Year-to-date $170 billion has been pumped into equities while $208 billion has gone into bonds. It means both asset classes are on track for record years in terms of inflows if they keep it up, but BAML is doubtful.
“Next 6 months, higher interest rates likely much more negative for stocks & credit given new central bank policies,” its strategists wrote. “Will likely lead to ‘Humpty Dumpty’ big fall in market in autumn, in our view.”
Over the last week from Wednesday-to Wednesday for BAML’s number crunchers, there were already some signs a shift may be taking place.
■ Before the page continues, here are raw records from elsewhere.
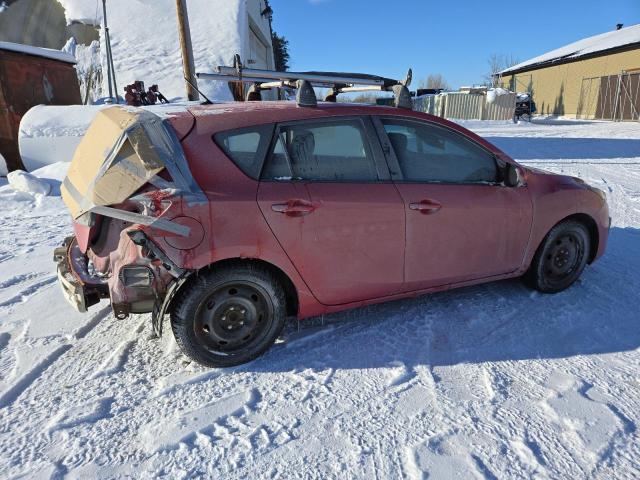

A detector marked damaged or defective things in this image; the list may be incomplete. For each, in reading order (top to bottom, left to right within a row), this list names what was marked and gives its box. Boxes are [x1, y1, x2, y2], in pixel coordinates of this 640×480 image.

car's rear damage [55, 106, 206, 334]
damaged red hatchback [55, 100, 608, 364]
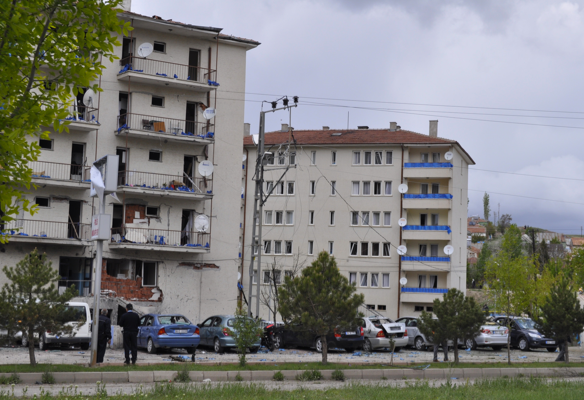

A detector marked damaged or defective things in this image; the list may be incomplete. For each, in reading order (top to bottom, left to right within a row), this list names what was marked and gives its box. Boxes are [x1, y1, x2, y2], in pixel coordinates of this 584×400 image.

damaged apartment building [0, 1, 260, 326]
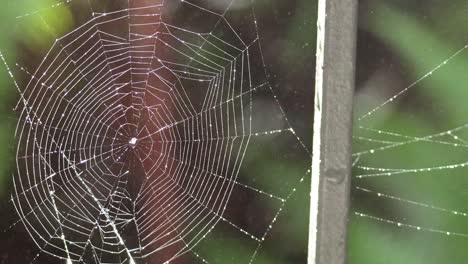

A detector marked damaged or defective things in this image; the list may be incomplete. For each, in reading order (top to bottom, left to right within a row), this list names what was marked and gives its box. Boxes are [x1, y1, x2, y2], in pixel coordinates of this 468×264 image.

torn web section [2, 0, 314, 264]
torn web section [352, 1, 468, 262]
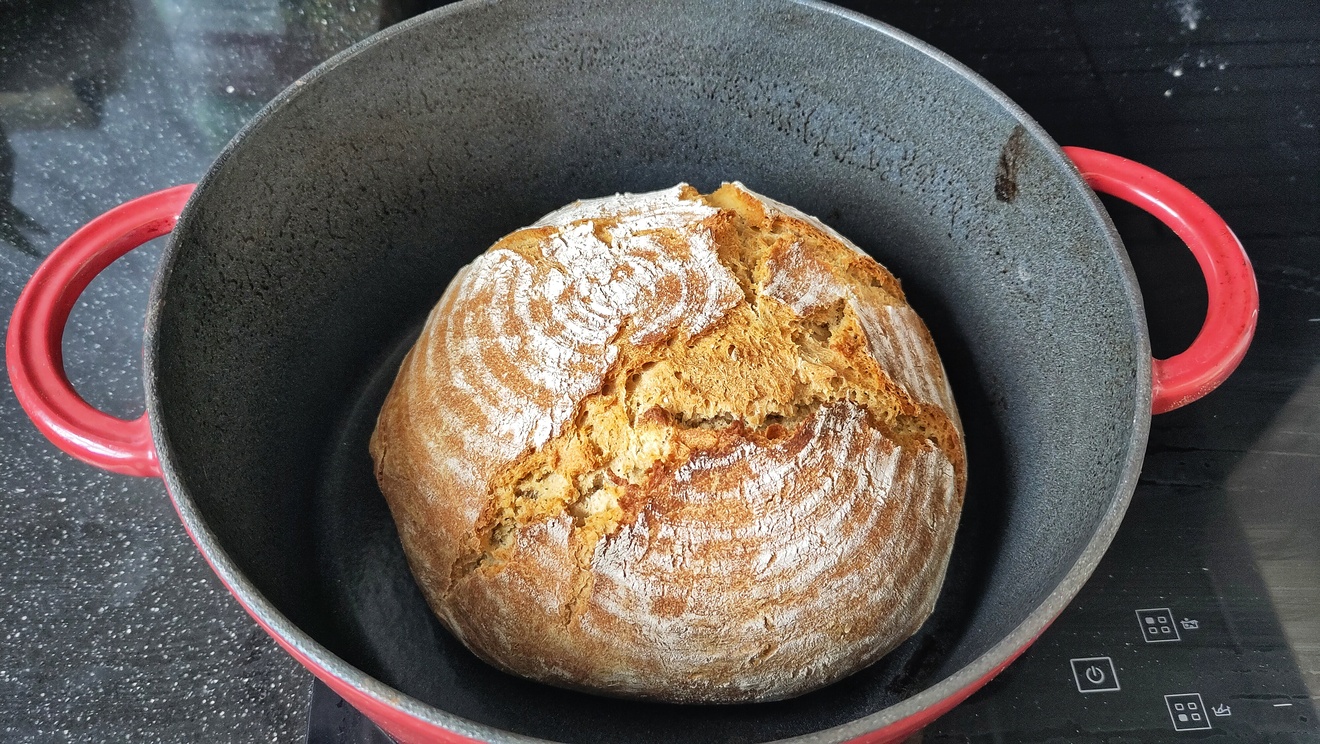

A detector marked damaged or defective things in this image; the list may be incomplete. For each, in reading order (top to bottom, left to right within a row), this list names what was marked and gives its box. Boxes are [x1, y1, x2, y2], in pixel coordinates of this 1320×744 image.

burnt spot on pot wall [997, 124, 1029, 201]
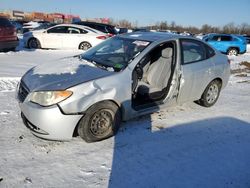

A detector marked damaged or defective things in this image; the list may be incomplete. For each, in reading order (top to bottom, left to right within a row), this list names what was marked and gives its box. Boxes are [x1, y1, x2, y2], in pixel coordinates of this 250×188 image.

damaged silver car [17, 32, 230, 142]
Tech funds saw their largest redemptions in 30 weeks, for consumer sector-focused funds it was the biggest in 21 weeks, while Eurozone equity funds saw their first outflows in 15 weeks.
At the same time though, banks and financials saw their biggest inflows in 20 weeks, there was an overall $2.9 billion pumped into equities and emerging market debt and equity funds enjoyed 23rd and 16th consecutive weeks of inflows respectively.
For timing the expected “big fall” BAML added that monitoring corporate bonds and company profits would be key.
They said credit markets remain strong, but noted the U.S. high yield has lagged high grade debt since March, which is a disconnect with European credit markets.
And while corporate profit growth has accelerated, the disconnect with employment growth is notable. Further weak payroll growth would hint at profits topping out and a policy mistake from the central banks if they tighten policy.
“Summer 2017 = massive inflection point in central bank liquidity trade,” BAML said.